TASK TO COMPLETE:
Could you show all lines in the entries below that contain the string "domesticanimal"?

::: RECORDS SUPPLIED :::

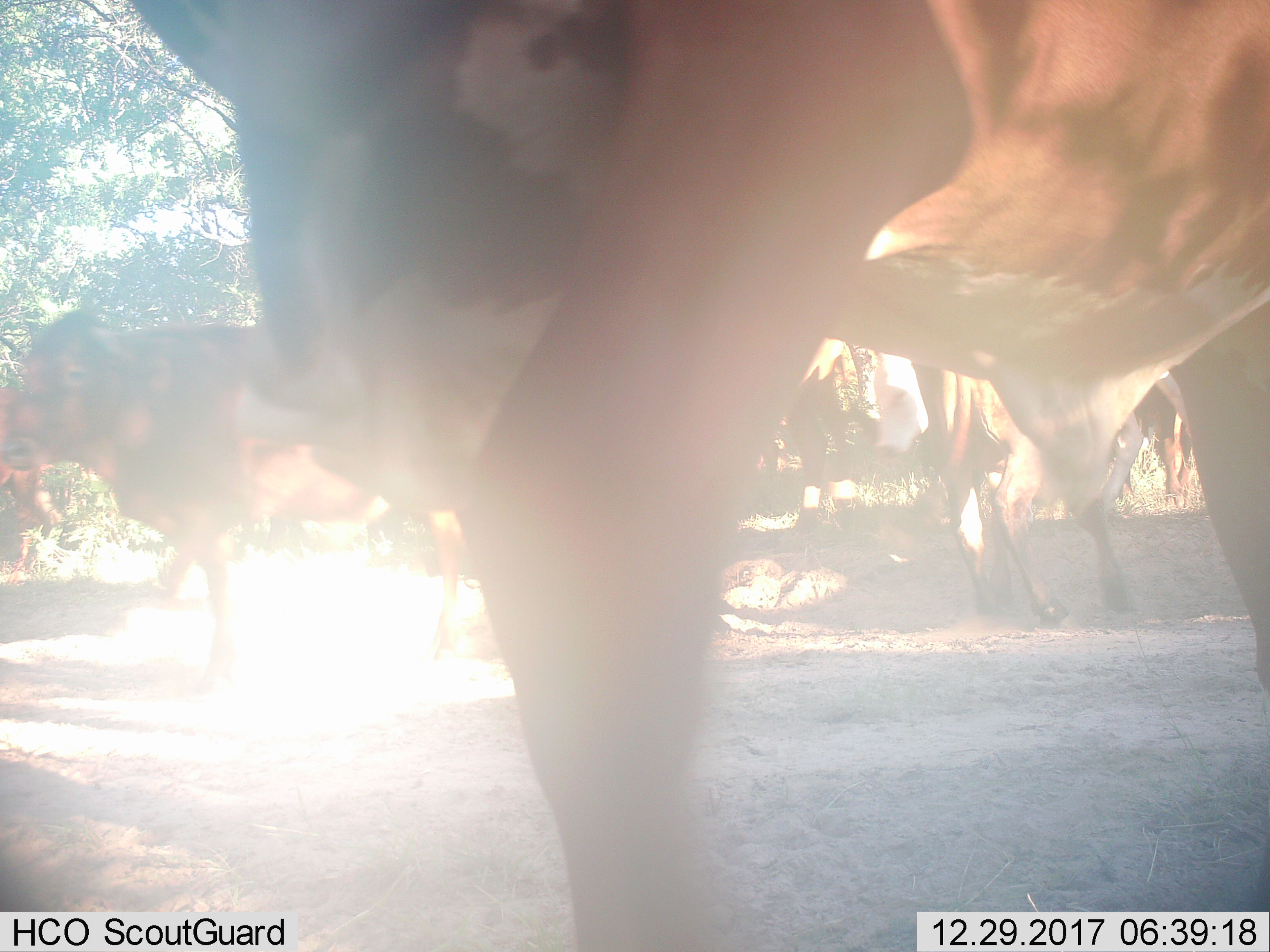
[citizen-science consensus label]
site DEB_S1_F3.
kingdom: Animalia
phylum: Chordata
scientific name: Vertebrata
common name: domestic animal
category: domesticanimal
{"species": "domesticanimal (domestic animal) (Vertebrata)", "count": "10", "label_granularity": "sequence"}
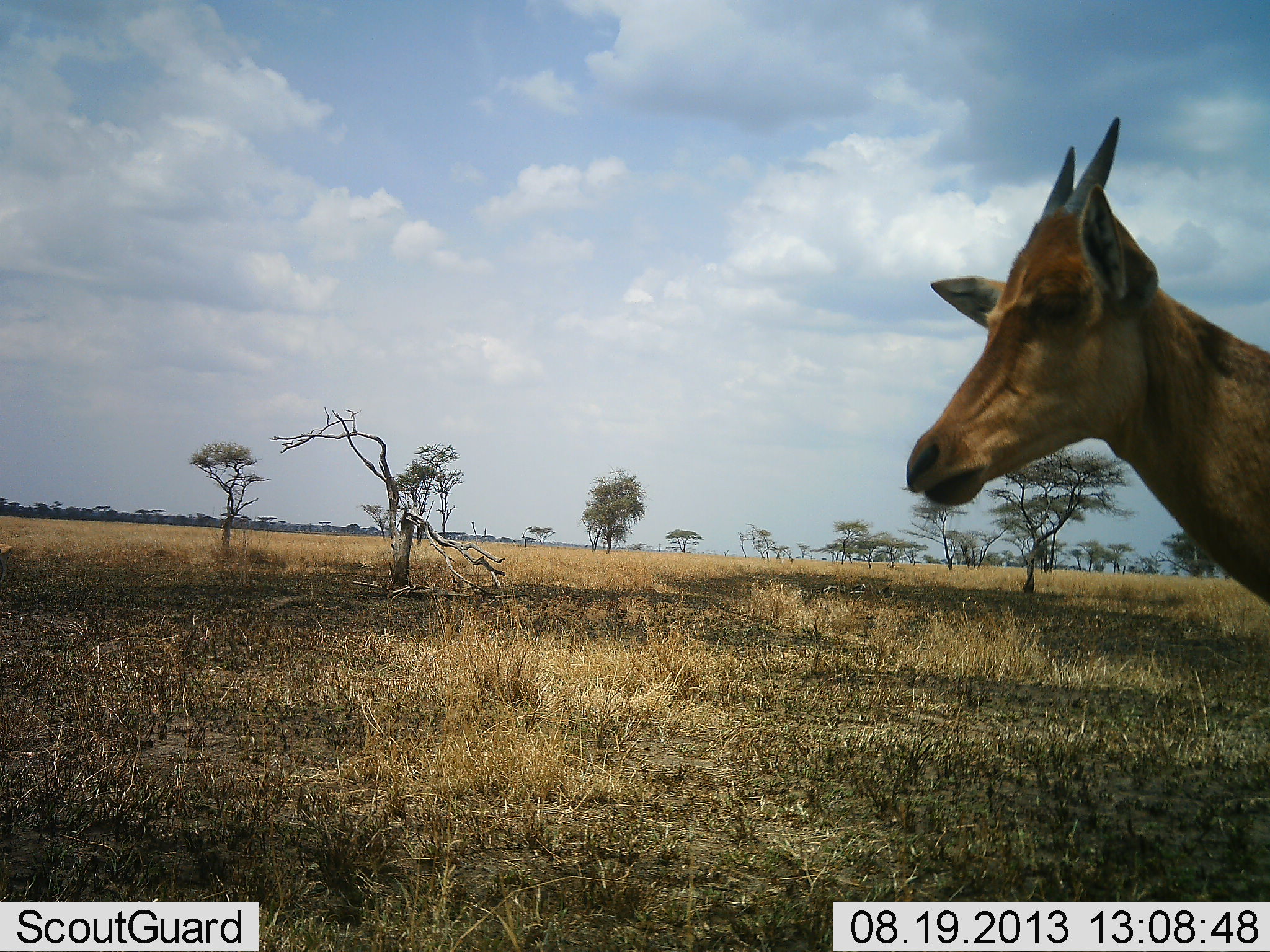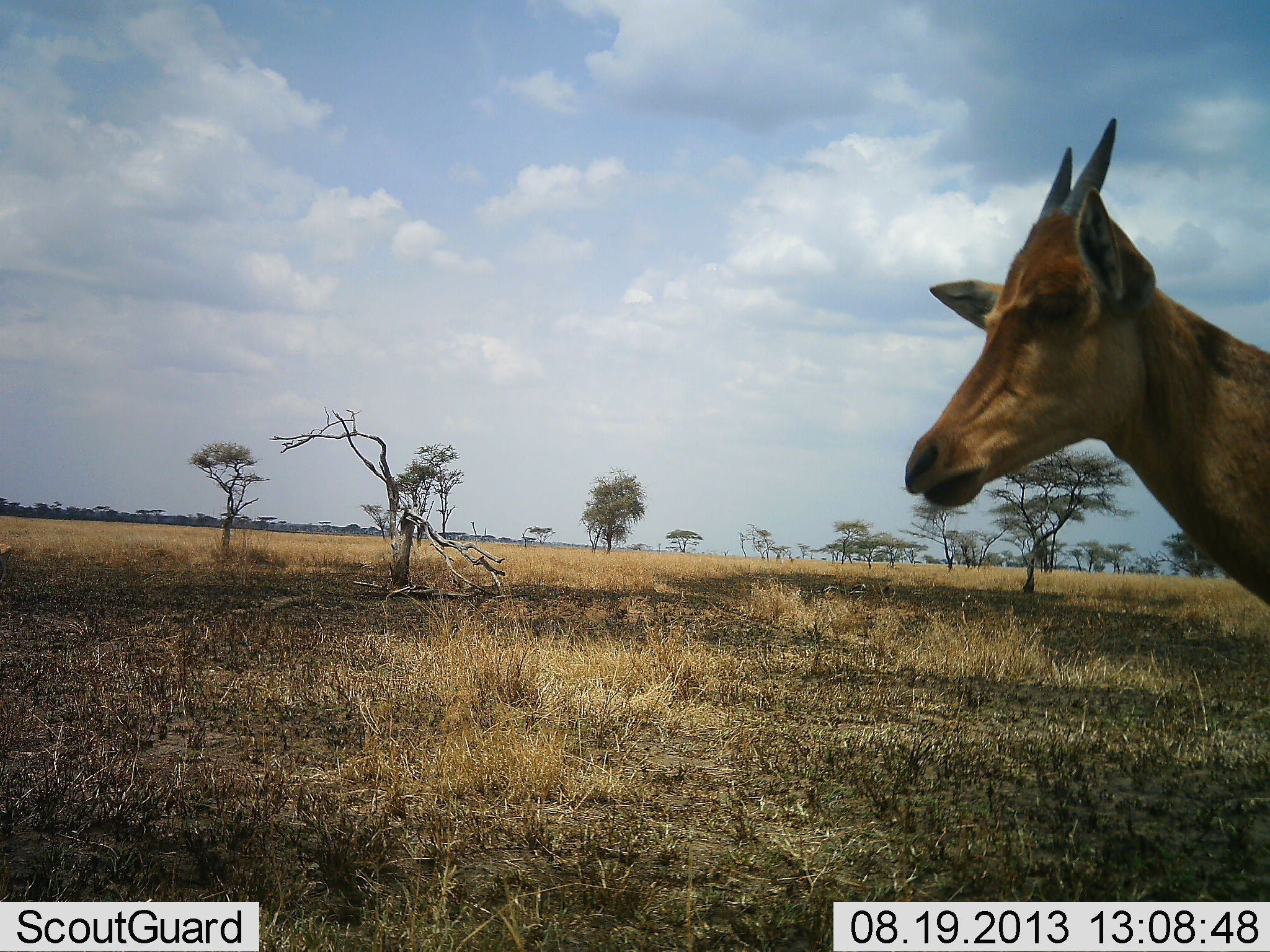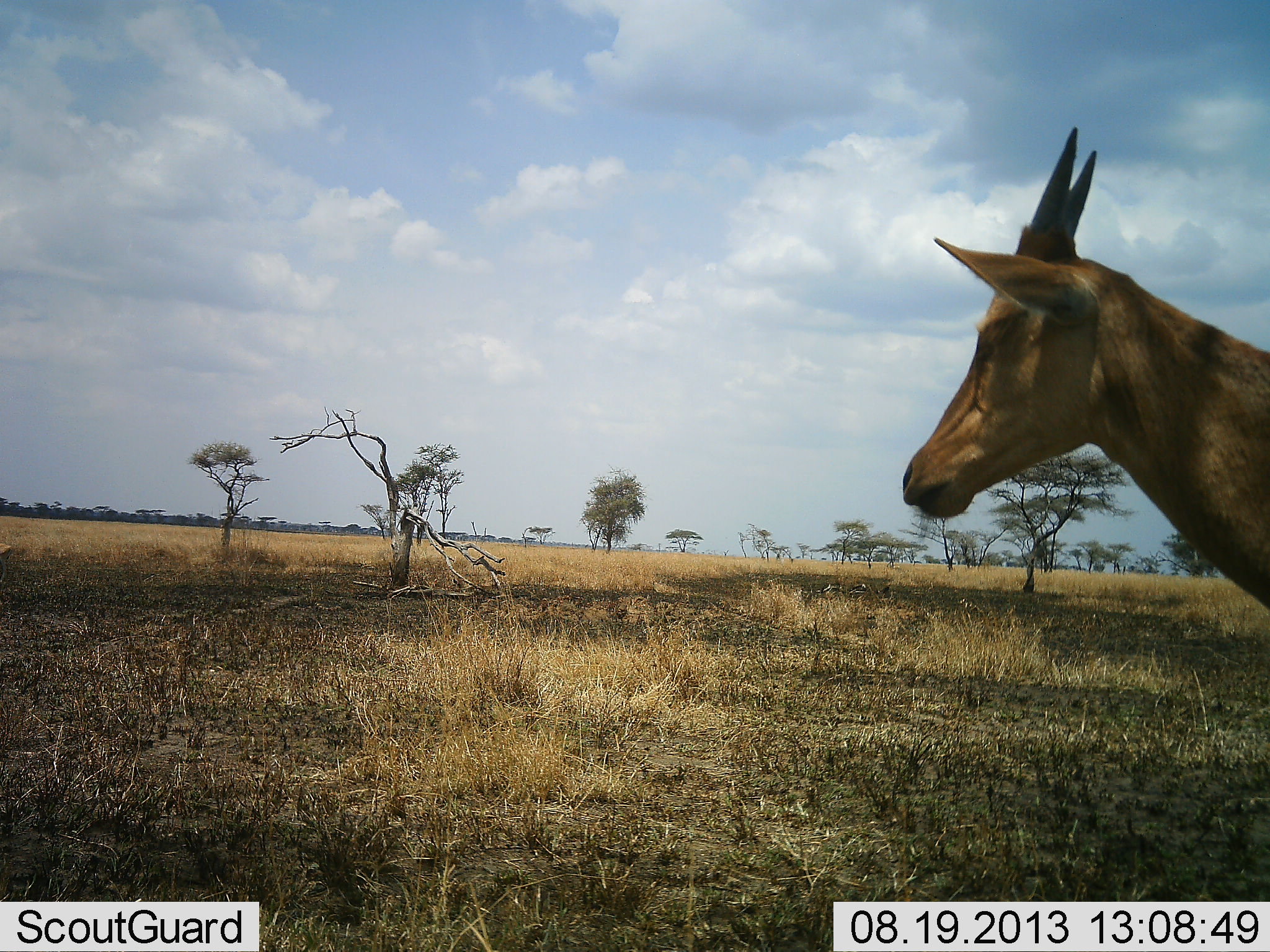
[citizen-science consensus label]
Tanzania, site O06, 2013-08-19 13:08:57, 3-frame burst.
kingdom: Animalia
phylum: Chordata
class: Mammalia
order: Artiodactyla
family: Bovidae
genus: Alcelaphus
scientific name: Alcelaphus buselaphus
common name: hartebeest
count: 1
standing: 100%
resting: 0%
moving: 0%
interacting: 0%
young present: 0%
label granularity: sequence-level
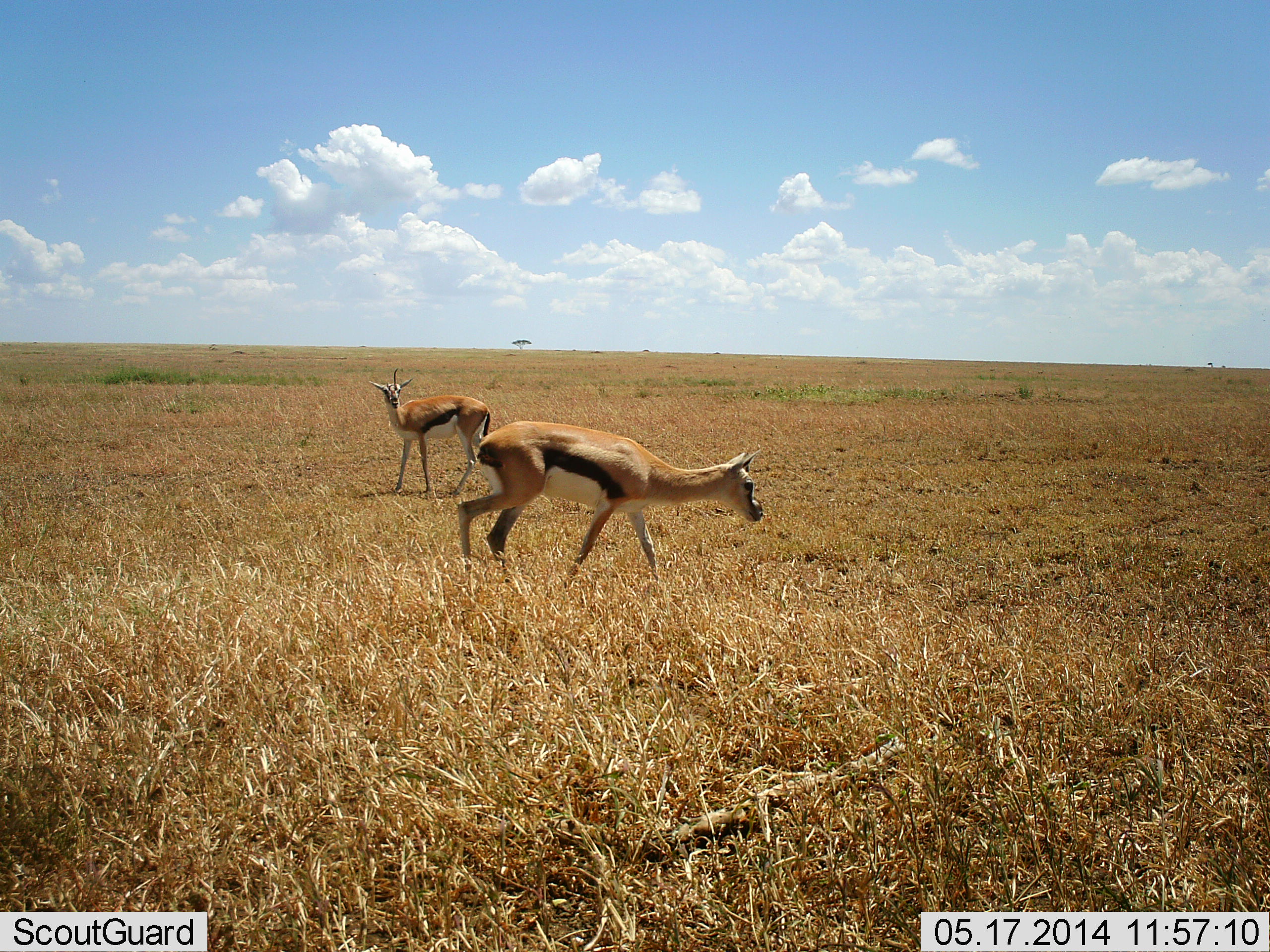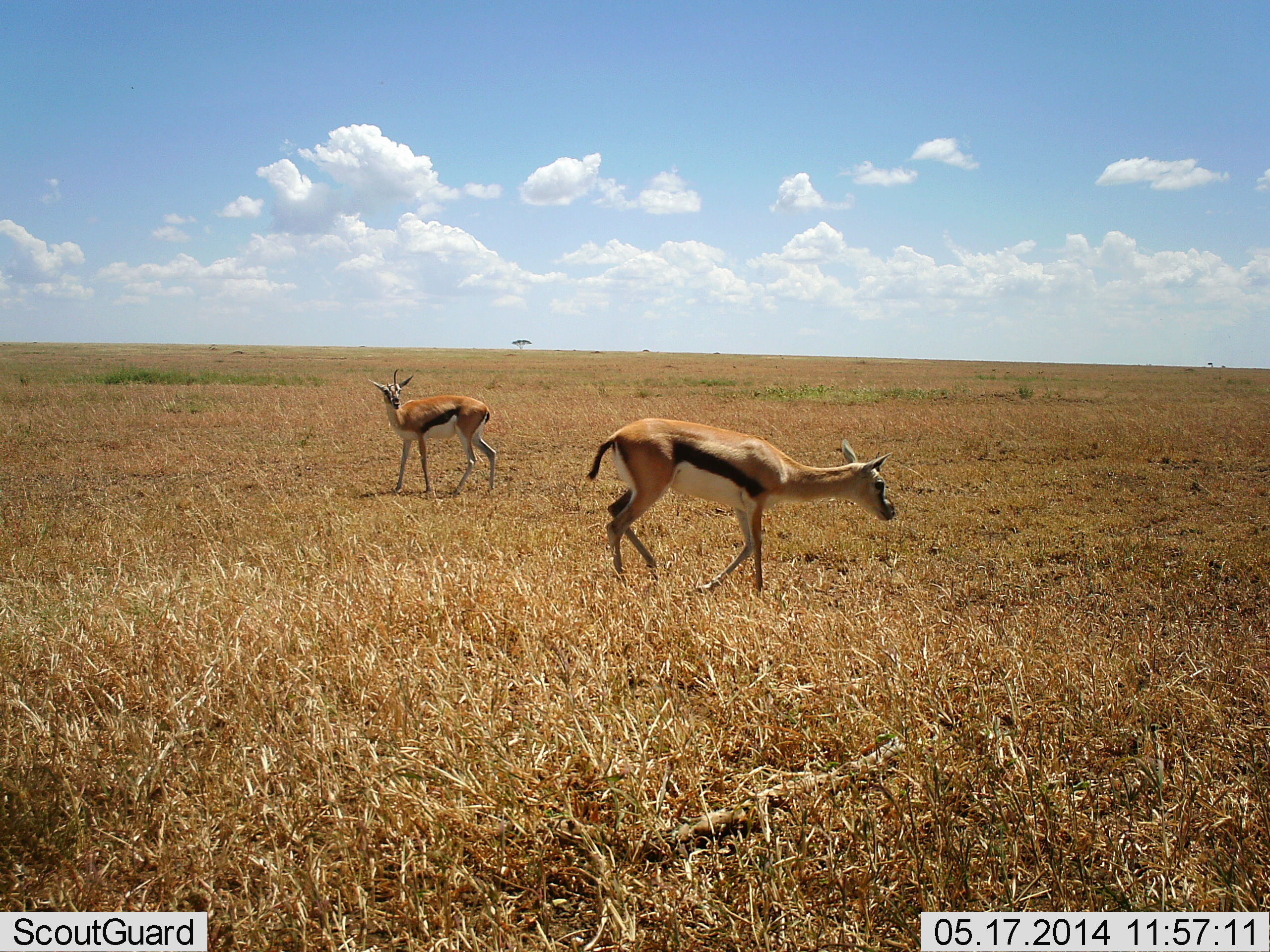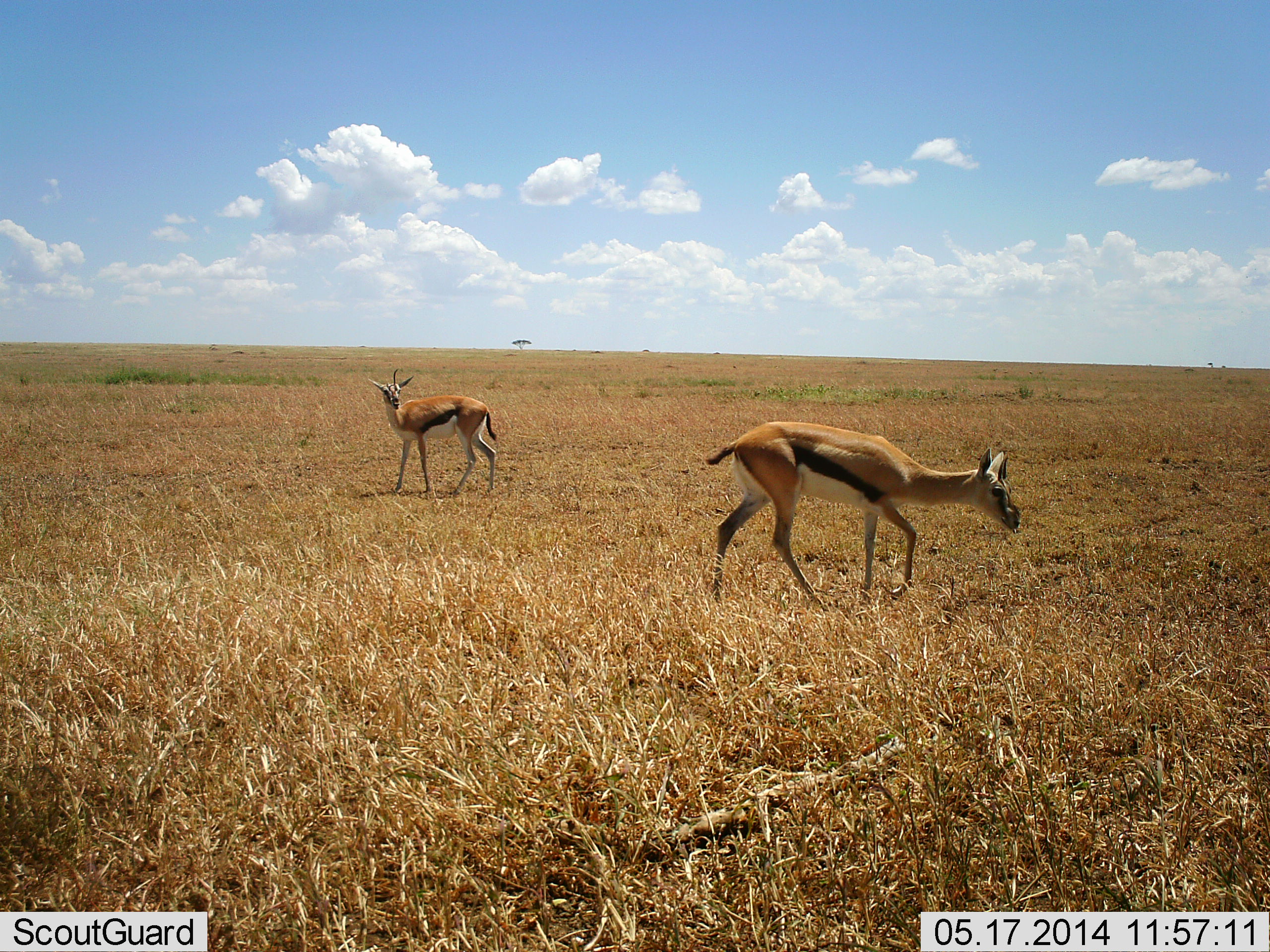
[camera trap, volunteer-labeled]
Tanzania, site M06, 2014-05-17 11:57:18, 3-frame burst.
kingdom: Animalia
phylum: Chordata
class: Mammalia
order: Artiodactyla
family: Bovidae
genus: Eudorcas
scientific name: Eudorcas thomsonii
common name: thomson's gazelle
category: gazellethomsons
Gazellethomsons (thomson's gazelle) (Eudorcas thomsonii), count 2. Behavior (volunteer vote fractions): standing 90%, resting 0%, moving 100%, interacting 10%. Young present (vote fraction): 20%. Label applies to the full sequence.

:::

SOLVED PROBLEM:
category: domesticanimal
{"species": "domesticanimal (domestic animal) (Vertebrata)", "count": "10", "label_granularity": "sequence"}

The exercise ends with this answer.